Collected data
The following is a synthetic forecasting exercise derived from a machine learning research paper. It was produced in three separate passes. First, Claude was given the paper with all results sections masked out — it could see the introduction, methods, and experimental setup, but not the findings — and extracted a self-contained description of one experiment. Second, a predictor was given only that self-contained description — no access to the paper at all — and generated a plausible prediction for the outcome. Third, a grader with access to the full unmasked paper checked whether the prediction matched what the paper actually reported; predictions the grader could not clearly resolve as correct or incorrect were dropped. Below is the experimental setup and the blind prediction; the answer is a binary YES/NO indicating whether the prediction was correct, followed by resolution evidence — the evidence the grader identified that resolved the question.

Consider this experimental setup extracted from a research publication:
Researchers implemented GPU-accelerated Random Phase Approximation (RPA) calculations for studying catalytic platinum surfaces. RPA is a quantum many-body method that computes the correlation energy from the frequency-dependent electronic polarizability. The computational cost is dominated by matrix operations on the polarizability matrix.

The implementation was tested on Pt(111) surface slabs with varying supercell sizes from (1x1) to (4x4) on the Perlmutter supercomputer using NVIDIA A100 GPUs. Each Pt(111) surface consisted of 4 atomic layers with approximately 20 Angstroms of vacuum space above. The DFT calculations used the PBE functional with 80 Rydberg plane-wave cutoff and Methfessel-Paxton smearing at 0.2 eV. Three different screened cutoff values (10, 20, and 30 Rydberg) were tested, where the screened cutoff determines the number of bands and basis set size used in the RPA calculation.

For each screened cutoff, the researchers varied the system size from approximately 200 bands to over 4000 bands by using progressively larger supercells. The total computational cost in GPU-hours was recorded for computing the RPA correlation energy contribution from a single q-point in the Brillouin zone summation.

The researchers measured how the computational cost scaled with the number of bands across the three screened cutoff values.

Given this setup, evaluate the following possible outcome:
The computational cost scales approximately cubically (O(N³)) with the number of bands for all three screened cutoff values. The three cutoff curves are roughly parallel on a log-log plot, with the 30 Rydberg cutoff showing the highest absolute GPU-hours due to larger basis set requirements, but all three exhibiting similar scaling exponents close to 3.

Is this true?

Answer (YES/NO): NO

EXERCISE DESCRIPTION ▸ Reproduce, please, every line of the records above without alteration.

EXERCISE RESULT ▸
The following is a synthetic forecasting exercise derived from a machine learning research paper. It was produced in three separate passes. First, Claude was given the paper with all results sections masked out — it could see the introduction, methods, and experimental setup, but not the findings — and extracted a self-contained description of one experiment. Second, a predictor was given only that self-contained description — no access to the paper at all — and generated a plausible prediction for the outcome. Third, a grader with access to the full unmasked paper checked whether the prediction matched what the paper actually reported; predictions the grader could not clearly resolve as correct or incorrect were dropped. Below is the experimental setup and the blind prediction; the answer is a binary YES/NO indicating whether the prediction was correct, followed by resolution evidence — the evidence the grader identified that resolved the question.

Consider this experimental setup extracted from a research publication:
Researchers implemented GPU-accelerated Random Phase Approximation (RPA) calculations for studying catalytic platinum surfaces. RPA is a quantum many-body method that computes the correlation energy from the frequency-dependent electronic polarizability. The computational cost is dominated by matrix operations on the polarizability matrix.

The implementation was tested on Pt(111) surface slabs with varying supercell sizes from (1x1) to (4x4) on the Perlmutter supercomputer using NVIDIA A100 GPUs. Each Pt(111) surface consisted of 4 atomic layers with approximately 20 Angstroms of vacuum space above. The DFT calculations used the PBE functional with 80 Rydberg plane-wave cutoff and Methfessel-Paxton smearing at 0.2 eV. Three different screened cutoff values (10, 20, and 30 Rydberg) were tested, where the screened cutoff determines the number of bands and basis set size used in the RPA calculation.

For each screened cutoff, the researchers varied the system size from approximately 200 bands to over 4000 bands by using progressively larger supercells. The total computational cost in GPU-hours was recorded for computing the RPA correlation energy contribution from a single q-point in the Brillouin zone summation.

The researchers measured how the computational cost scaled with the number of bands across the three screened cutoff values.

Given this setup, evaluate the following possible outcome:
The computational cost scales approximately cubically (O(N³)) with the number of bands for all three screened cutoff values. The three cutoff curves are roughly parallel on a log-log plot, with the 30 Rydberg cutoff showing the highest absolute GPU-hours due to larger basis set requirements, but all three exhibiting similar scaling exponents close to 3.

Is this true?

Answer (YES/NO): NO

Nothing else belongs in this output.